━━━━━ INFORMATION SUPPLIED ━━━━━

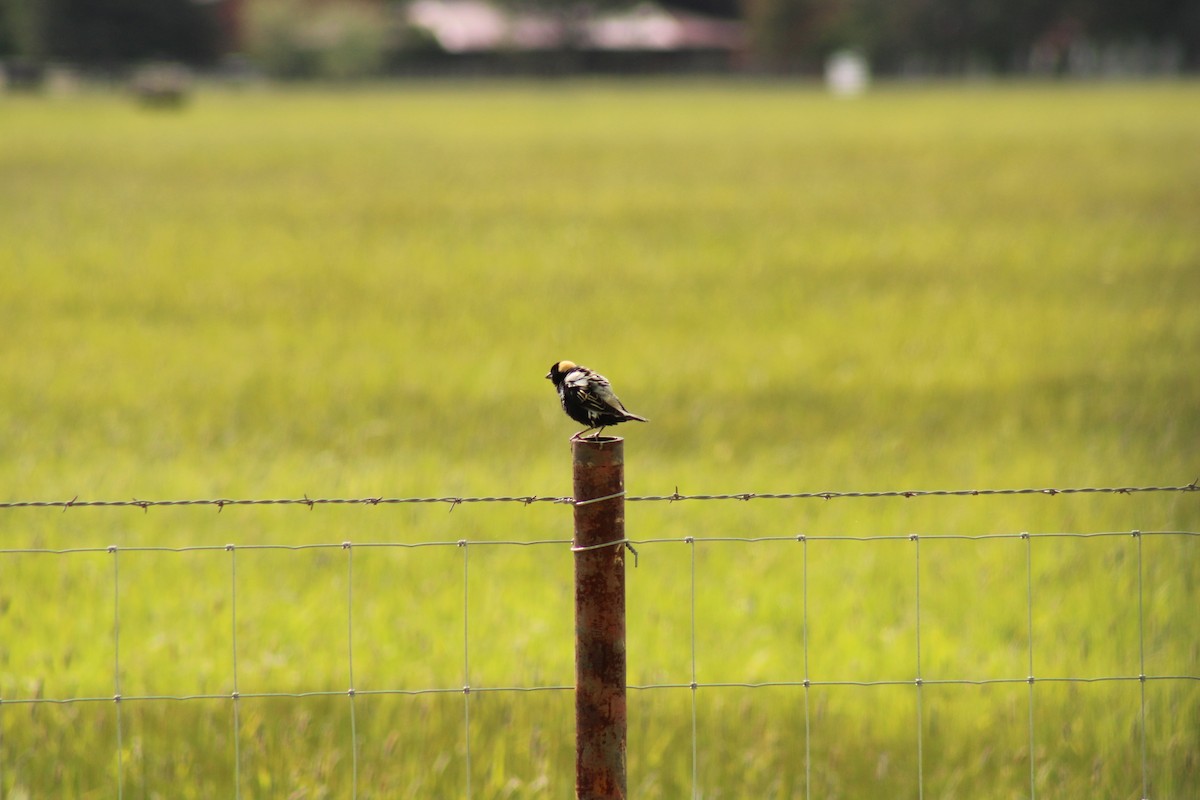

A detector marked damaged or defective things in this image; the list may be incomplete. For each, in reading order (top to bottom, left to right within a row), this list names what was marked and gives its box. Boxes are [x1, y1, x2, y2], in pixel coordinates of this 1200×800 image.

rusty metal post [572, 438, 628, 800]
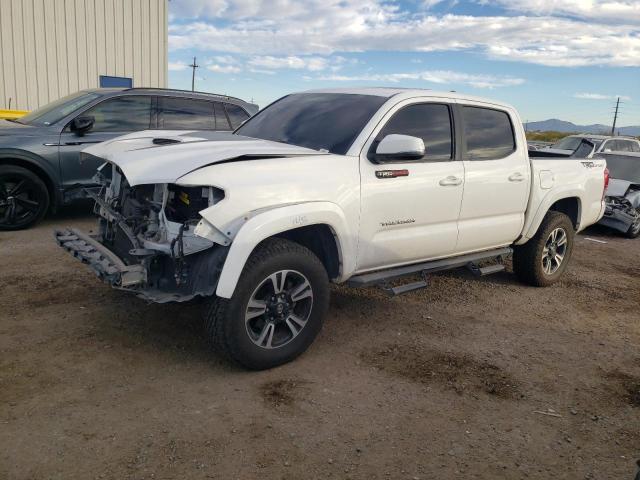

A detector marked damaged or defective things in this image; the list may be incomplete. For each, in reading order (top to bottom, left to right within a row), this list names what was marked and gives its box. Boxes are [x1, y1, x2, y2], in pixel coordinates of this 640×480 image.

crumpled hood [82, 129, 328, 186]
damaged front end [55, 163, 229, 302]
damaged front end [600, 180, 640, 236]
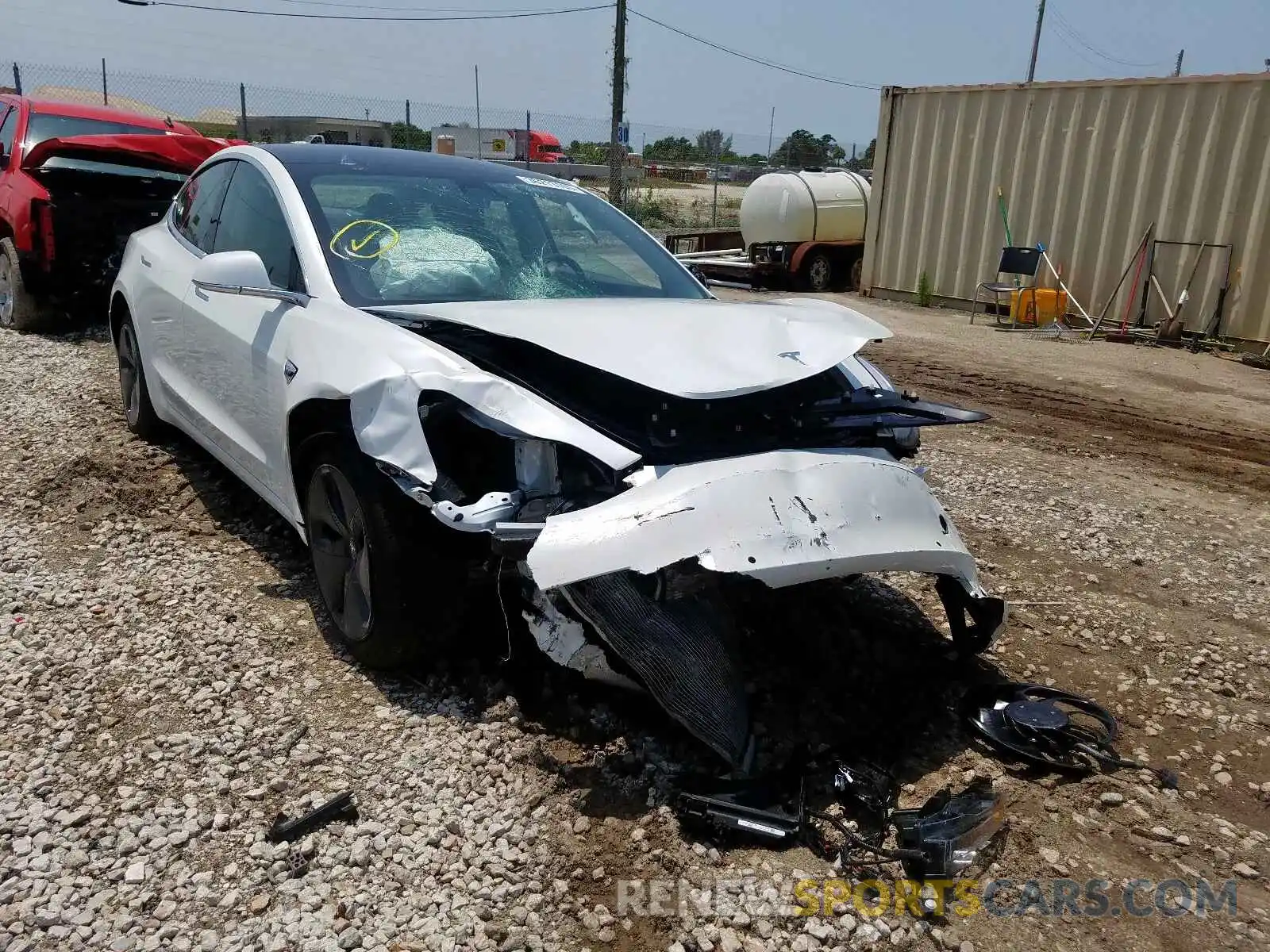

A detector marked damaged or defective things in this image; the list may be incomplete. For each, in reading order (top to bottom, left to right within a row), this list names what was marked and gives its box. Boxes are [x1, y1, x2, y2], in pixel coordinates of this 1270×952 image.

red damaged car [0, 94, 235, 328]
crumpled hood [21, 131, 235, 174]
cracked windshield [303, 169, 708, 305]
crumpled hood [375, 300, 895, 400]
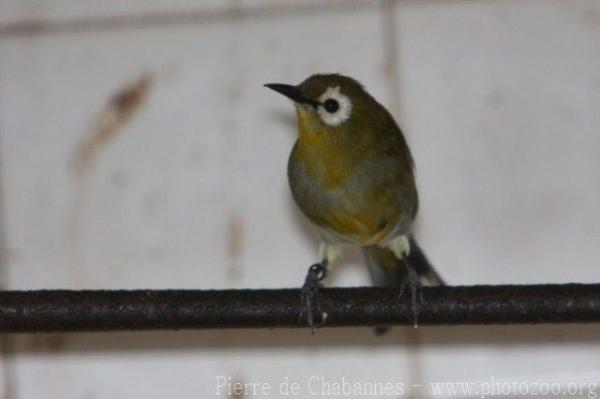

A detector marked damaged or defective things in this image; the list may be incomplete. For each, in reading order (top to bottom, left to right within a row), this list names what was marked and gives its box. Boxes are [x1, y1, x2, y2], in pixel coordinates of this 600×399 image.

rusty metal rod [0, 284, 596, 334]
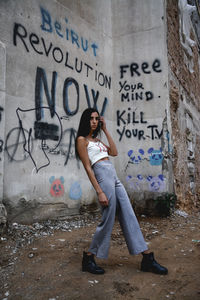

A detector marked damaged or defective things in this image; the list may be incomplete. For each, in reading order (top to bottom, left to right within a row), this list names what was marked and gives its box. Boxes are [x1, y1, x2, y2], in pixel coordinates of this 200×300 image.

cracked concrete wall [167, 0, 200, 211]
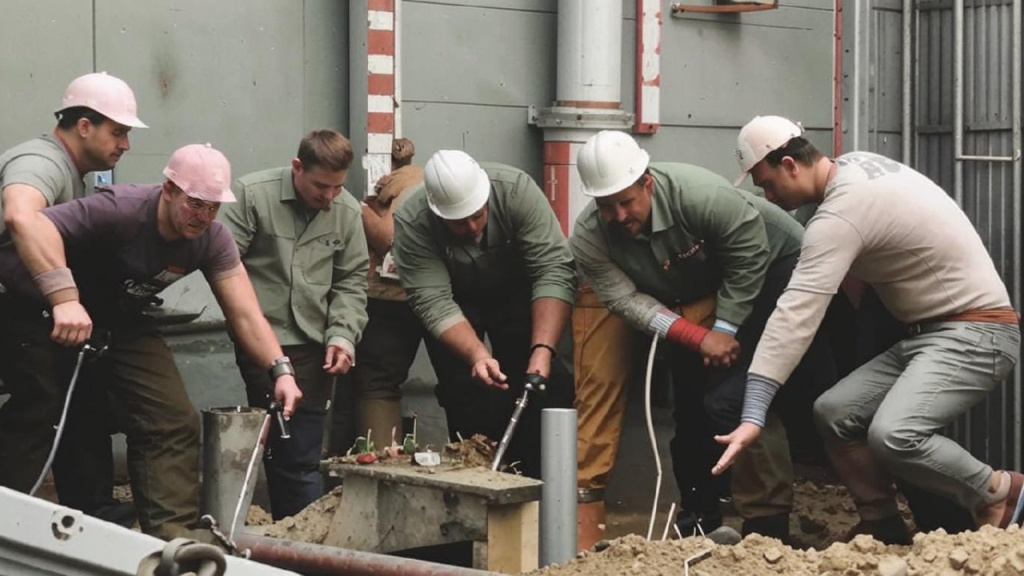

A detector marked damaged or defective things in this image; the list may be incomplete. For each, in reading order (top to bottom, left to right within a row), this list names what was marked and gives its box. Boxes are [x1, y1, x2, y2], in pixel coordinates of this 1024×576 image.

rusty pipe [235, 532, 499, 569]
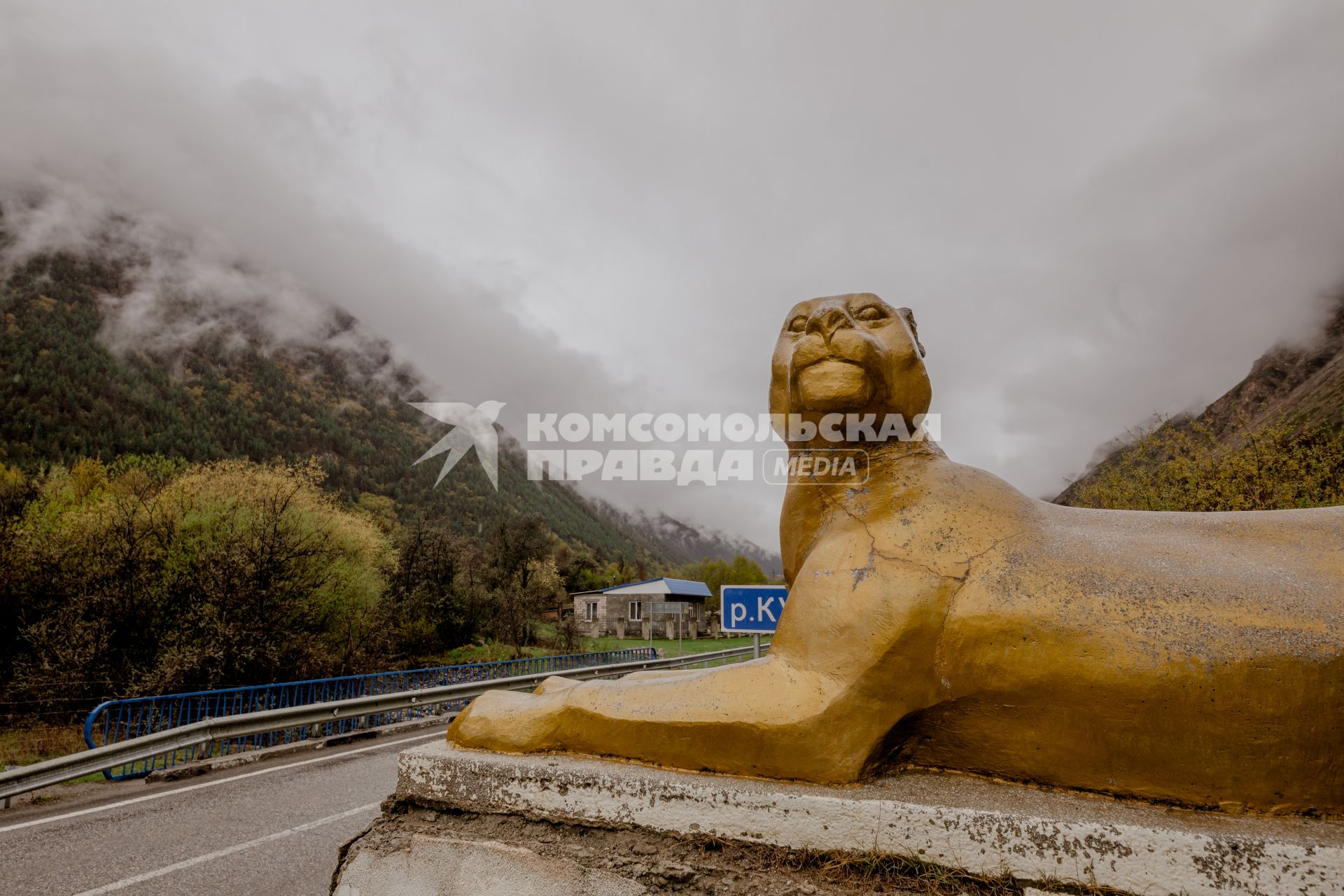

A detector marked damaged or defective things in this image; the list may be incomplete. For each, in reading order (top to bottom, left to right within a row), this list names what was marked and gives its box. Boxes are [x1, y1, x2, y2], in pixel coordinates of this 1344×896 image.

cracked concrete pedestal [330, 739, 1344, 896]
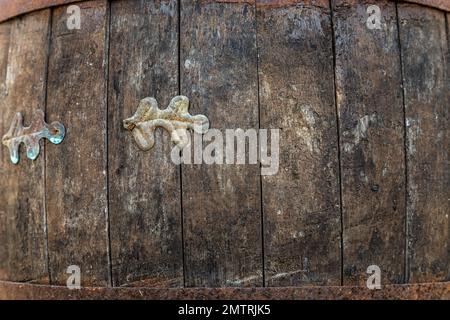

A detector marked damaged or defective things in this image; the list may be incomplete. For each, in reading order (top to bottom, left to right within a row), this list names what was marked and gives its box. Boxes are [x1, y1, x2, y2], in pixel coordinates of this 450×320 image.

rusty metal band [0, 0, 448, 23]
rusty metal band [0, 280, 448, 300]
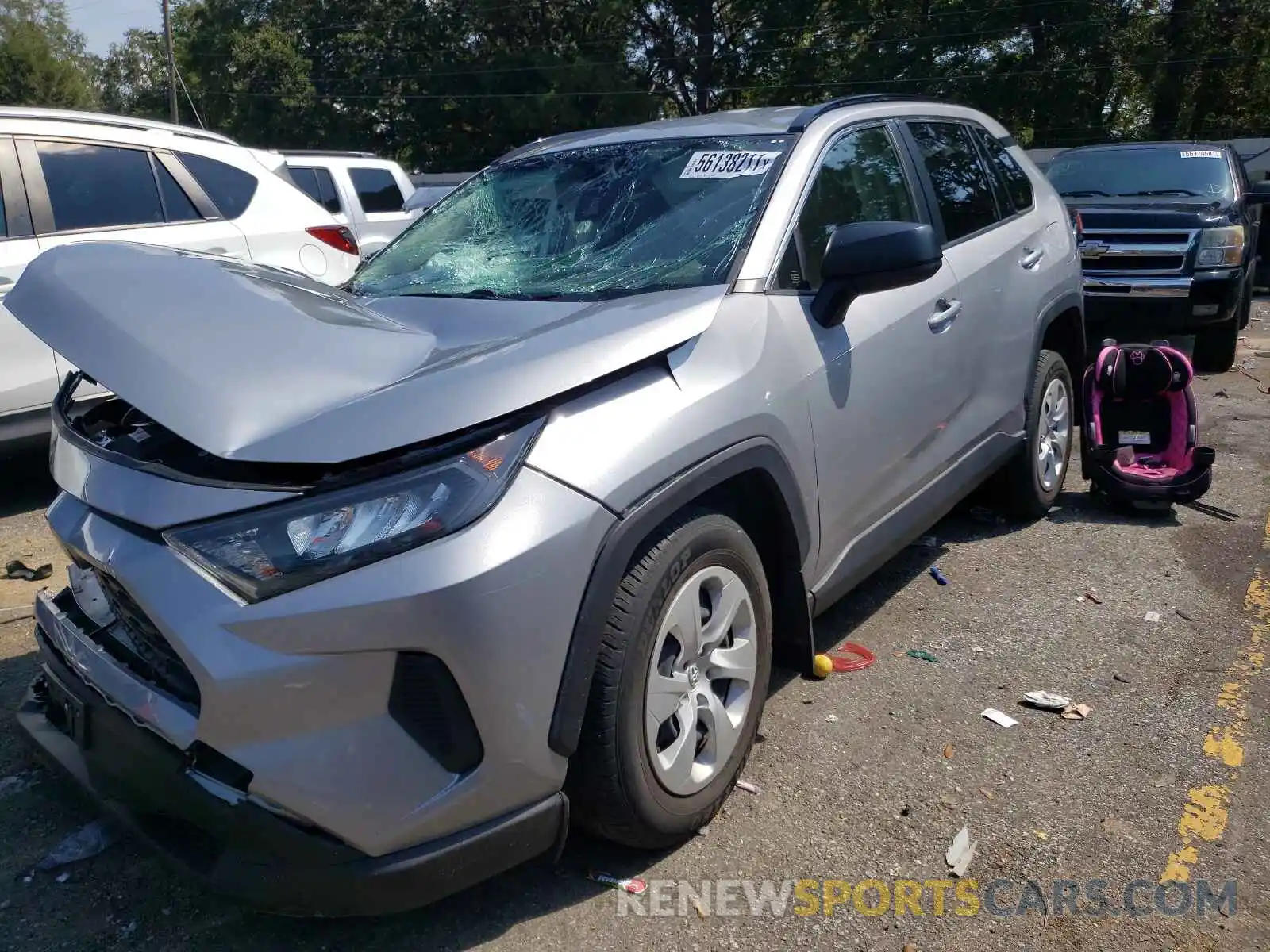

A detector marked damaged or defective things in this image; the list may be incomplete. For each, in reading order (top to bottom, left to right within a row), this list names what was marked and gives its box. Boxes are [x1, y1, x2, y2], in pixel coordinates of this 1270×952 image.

shattered windshield [343, 134, 787, 301]
crumpled hood [7, 244, 726, 464]
broken headlight [165, 419, 541, 599]
damaged silver suv [7, 95, 1082, 919]
damaged front bumper [18, 606, 566, 919]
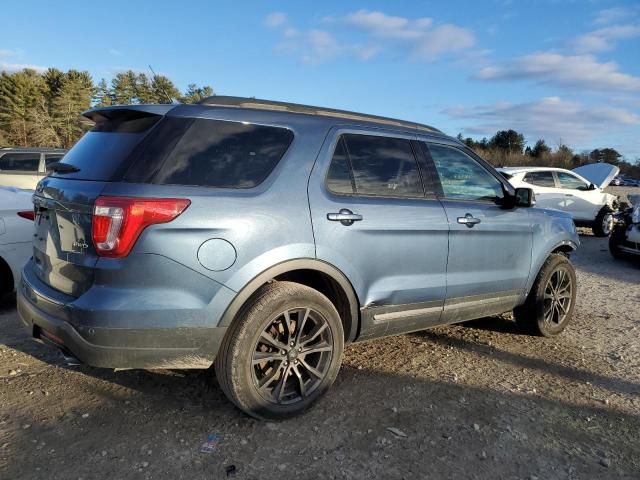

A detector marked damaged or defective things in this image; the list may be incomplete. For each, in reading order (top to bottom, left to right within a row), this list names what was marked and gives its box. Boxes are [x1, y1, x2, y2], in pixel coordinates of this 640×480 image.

damaged vehicle [18, 98, 580, 420]
damaged vehicle [498, 163, 616, 236]
damaged vehicle [608, 195, 640, 260]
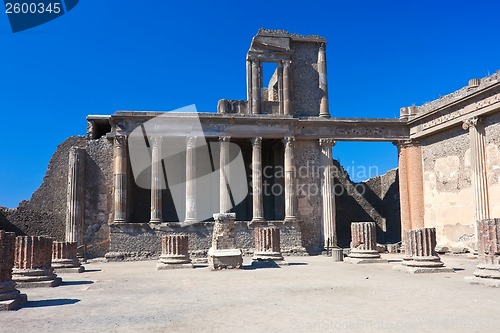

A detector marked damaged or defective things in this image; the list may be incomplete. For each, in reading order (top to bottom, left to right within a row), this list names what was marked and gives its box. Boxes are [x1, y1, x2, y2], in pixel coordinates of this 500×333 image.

broken pillar [0, 230, 27, 310]
broken pillar [11, 235, 61, 286]
broken pillar [52, 241, 85, 272]
broken pillar [156, 233, 193, 270]
broken pillar [208, 213, 243, 270]
broken pillar [254, 226, 286, 264]
broken pillar [346, 222, 388, 264]
broken pillar [396, 228, 456, 272]
broken pillar [466, 218, 500, 286]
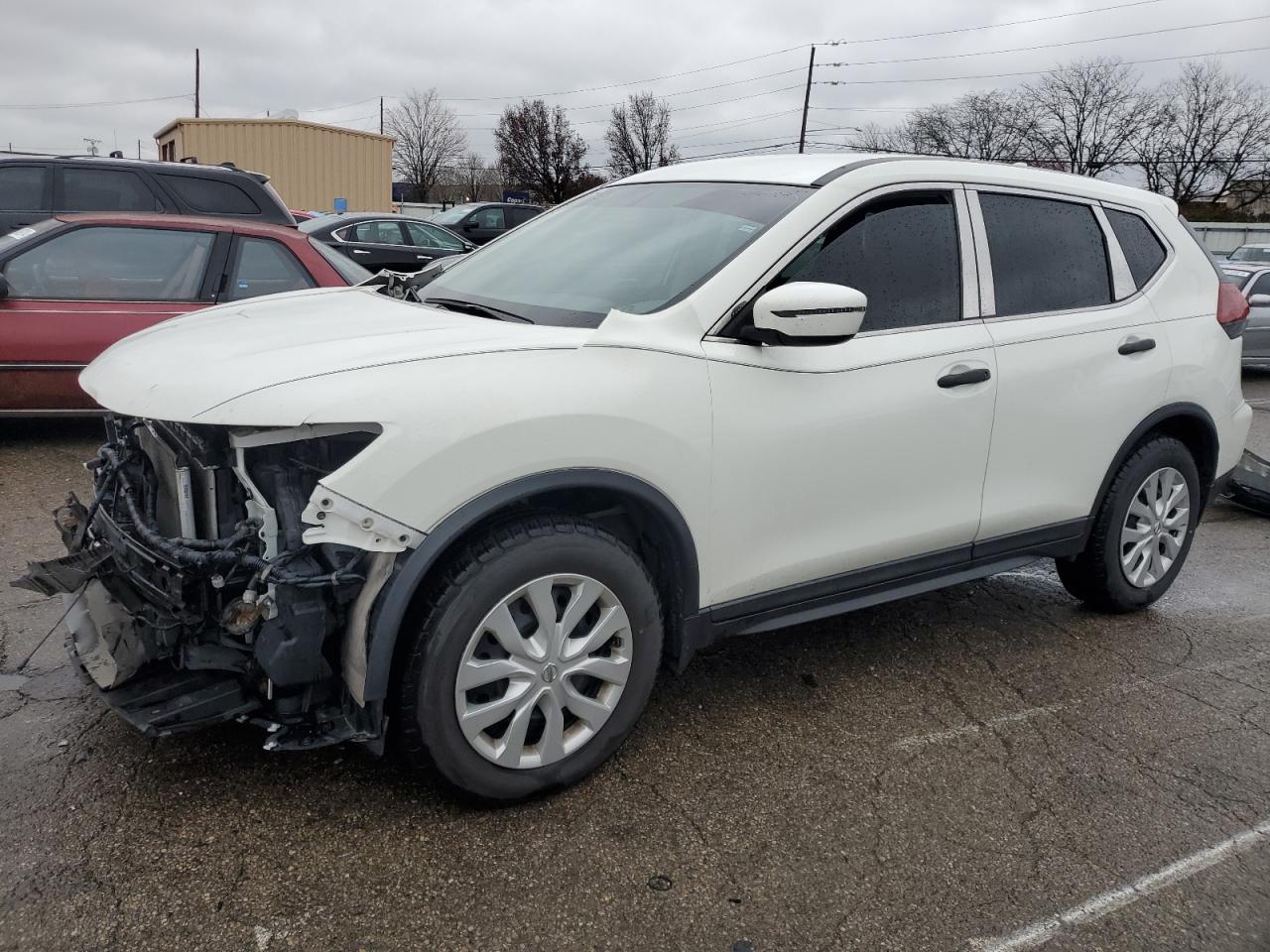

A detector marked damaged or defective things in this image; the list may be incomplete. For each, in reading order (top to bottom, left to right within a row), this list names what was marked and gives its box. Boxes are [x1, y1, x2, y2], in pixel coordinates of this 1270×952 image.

━━━━━

WORK REQUIRED ▸
Write the records above out again exactly, with no pictures in your copy.

FINAL ANSWER ▸
A detector marked damaged or defective things in this image; the list may be incomplete. For each, in reading order (top to bottom, left to right within a row), this list names what was marked and gives its box. Boxes are [x1, y1, x2, y2], in pixel coordinates of this 1200×800 image.

rusty metal post [572, 438, 628, 800]

A detector marked damaged or defective things in this image; the list may be incomplete. For each, in reading order (top to bottom, left to right within a row), this list names what was marked and gives its box. Boxes are [x1, y1, x2, y2], in pixel coordinates of this 640×480 image.

crumpled hood [82, 129, 328, 186]
damaged front end [55, 163, 229, 302]
damaged front end [600, 180, 640, 236]

A detector marked damaged or defective things in this image; the list may be incomplete. For each, in reading order (top to bottom, left to right within a row), this list names what was marked and gives its box. Boxes are [x1, y1, x2, y2], in pixel coordinates of this 1270×952 image.

red damaged car [0, 94, 235, 328]
crumpled hood [21, 131, 235, 174]
cracked windshield [303, 169, 708, 305]
crumpled hood [375, 300, 895, 400]

A detector marked damaged or defective things in this image; the list may be incomplete. For each, in reading order (top to bottom, left to right within a row), this list names what was marked and gives its box. Boxes are [x1, y1, x2, y2], in pixel coordinates of this 600×399 image.

rusty metal rod [0, 284, 596, 334]

A detector marked damaged or defective things in this image; the list may be incomplete. For each, in reading order (top to bottom, left to right within a row), this list names what was marked and gives its box. Boxes are [x1, y1, x2, y2], in pixel coordinates of this 200×300 image.

cracked concrete wall [167, 0, 200, 211]

A detector marked damaged or defective things in this image; the list may be incomplete. For each, in reading order (top to bottom, left to right within a row), this list names what was marked and gives its box. Boxes are [x1, y1, x2, y2], in pixel coordinates of this 1024×576 image.

rusty pipe [235, 532, 499, 569]

A detector marked damaged or defective things in this image; the list may be incomplete. For each, in reading order (top to bottom, left to right within a row), this list names what was marked and gives its box. Boxes are [x1, y1, x2, y2], in pixel coordinates of this 1344×896 image.

cracked concrete pedestal [330, 739, 1344, 896]

A detector marked damaged or defective things in this image; the list may be incomplete. For each, in reading order (top to bottom, left to right within a row), this list names what was marked and gives its box. Boxes are [x1, y1, x2, y2], in pixel coordinates of this 450×320 image.

rusty metal band [0, 0, 448, 23]
rusty metal band [0, 280, 448, 300]

A detector marked damaged or defective things in this image; the list may be incomplete. For each, in reading order (top to bottom, left to right within a row), this list names what was marked and gives its box. Boxes are [x1, y1, x2, y2], in pixel coordinates of this 1270×952 image.

shattered windshield [343, 134, 787, 301]
crumpled hood [7, 244, 726, 464]
broken headlight [165, 419, 541, 599]
damaged silver suv [7, 95, 1082, 919]
damaged front bumper [18, 606, 566, 919]

A detector marked damaged or defective things in this image; the list may be incomplete. For each, in reading order (top to bottom, left to right within a row), this list names what was marked and gives its box. Boxes are [x1, y1, x2, y2], in pixel coordinates of this 640×480 image.

damaged vehicle [18, 98, 580, 420]
damaged vehicle [498, 163, 616, 236]
damaged vehicle [608, 195, 640, 260]

A detector marked damaged or defective things in this image; the list may be incomplete. For each, in reading order (top to bottom, left to right within a row), this list names what was marked and gives its box. Boxes are [x1, y1, x2, y2], in pixel coordinates of this 500×333 image.

broken pillar [0, 230, 27, 310]
broken pillar [11, 235, 61, 286]
broken pillar [52, 241, 85, 272]
broken pillar [156, 233, 193, 270]
broken pillar [208, 213, 243, 270]
broken pillar [254, 226, 286, 264]
broken pillar [346, 222, 388, 264]
broken pillar [396, 228, 456, 272]
broken pillar [466, 218, 500, 286]

A detector marked damaged or defective things in this image; the list may be incomplete. For each, in reading order (top to bottom, left to right within a row), this list names what was marked and gives its box. Boxes are [x1, y1, x2, y2], in pixel coordinates of this 1270×952 image.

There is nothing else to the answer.